Eu estava seriamente desperdiçado, mal conseguia ficar de pé. Eu senti o desejo de cantar borbulhando dentro de mim.
“Eu não quero ser seu amigo, eu quero ser seu amante até o fim, woooooah! Eu não quero ser seu amigo, eu quero ser seu amante até o fim, woooooah!” Eu cantei no topo dos meus pulmões, slurring as palavras.
O meu pé agarrou-se ao pavimento irregular, fazendo-me tropeçar. Mas antes que eu pudesse cair, mãos fortes agarraram-me os ombros, colocando-me cuidadosamente na posição vertical. Virei-me para vê-lo para minha surpresa..
Como é que ele se chamava?
“Cal River”, Gale forneceu, soando encantado.
Eu assenti, então olhei para ele. “Eu não quero ser seu amigo ou seu amante. Vá se foder, idiota.” Eu cuspi as palavras e me virei para ir embora, alimentado pela raiva.
Mas a minha falta de jeito me traiu. Eu tropecei novamente, quase caindo.
E novamente, Cal me pegou. Desta vez, ele me levantou em seus braços, me segurando contra seu peito, um braço ao redor dos meus ombros, o outro apoiando minhas pernas.
“Não me toque!”
“Essa é uma maneira estranha de mostrar gratidão a alguém que acabou de impedi-lo de cair. Duas vezes”, comentou Cal secamente..
Ele estava certo, é claro. “Obrigado. Agora me coloque no chão.”
"Não até eu chegar em casa."
Ele começou a andar, mas não em direção à minha cabana na floresta. Ele estava indo na direção oposta.
"De outra forma, idiota," eu estalou, apontando.
“Nós vamos voltar para minha casa. Como na minha casa de pack.”
“Eu não vou a lugar nenhum com você!”, exclamei, lutando em seu aperto.
Ele apertou a mão, a voz endurecendo. “Pare de lutar e vá dormir.”
Meus olhos se alargavam ao seu comando. Eu me enrolei contra o peito dele, sentindo uma estranha vulnerabilidade. “Sim, senhor,” eu murmurei.
Eu relaxei contra seu peito duro, sua tensão corporal aliviando. Ele ainda usava uma carranca, mas ele não estava mais com raiva. Eu não sabia o que fazer com os homens em seu período. Eu me afastei para dormir, assim como ele havia ordenado.
Cal
Eu não podia acreditar. Meu companheiro, depois de todo esse tempo. Isso funcionou perfeitamente. Agora eu poderia finalmente silenciar as demandas de meu pai por uma Luna.
“Que tal finalmente ter um companheiro para amar e apreciar?”, perguntou Clyde..
"Eu não preciso de um companheiro se é um desonesto imundo e horrível como ela," eu rosnado.
Ela seria um substituto para a Luna, uma maneira de apaziguar a matilha.

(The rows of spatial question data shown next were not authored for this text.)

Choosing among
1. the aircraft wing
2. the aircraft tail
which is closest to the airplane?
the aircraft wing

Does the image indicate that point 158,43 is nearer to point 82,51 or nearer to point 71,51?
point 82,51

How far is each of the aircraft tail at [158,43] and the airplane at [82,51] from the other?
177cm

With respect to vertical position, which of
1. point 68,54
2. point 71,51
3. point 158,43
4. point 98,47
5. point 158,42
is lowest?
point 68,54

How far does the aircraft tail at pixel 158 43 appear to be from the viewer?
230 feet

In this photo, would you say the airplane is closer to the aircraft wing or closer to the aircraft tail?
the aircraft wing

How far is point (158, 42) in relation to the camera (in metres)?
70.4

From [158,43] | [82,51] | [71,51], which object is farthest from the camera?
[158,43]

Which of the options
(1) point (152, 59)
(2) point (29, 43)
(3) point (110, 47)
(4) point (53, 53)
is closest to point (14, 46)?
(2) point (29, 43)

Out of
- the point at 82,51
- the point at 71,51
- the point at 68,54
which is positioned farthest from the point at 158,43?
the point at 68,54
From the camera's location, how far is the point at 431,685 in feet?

Eles a aceitariam como *minha* companheira exceto nos meus olhos. Eu nunca a amaria.
“Eu acho que o nosso companheiro é bonito, e ela é a melhor coisa que nunca vai acontecer com a gente. Vampira ou não,” Clyde retrucou, bloqueando o meu caminho.
Eu zombei de sua explosão dramática. Como ele poderia amar esse desonesto nojento? Ela não valia o meu tempo, muito menos o meu afeto. Ela pode ser minha companheira, mas ela nunca seria minha alma gêmea.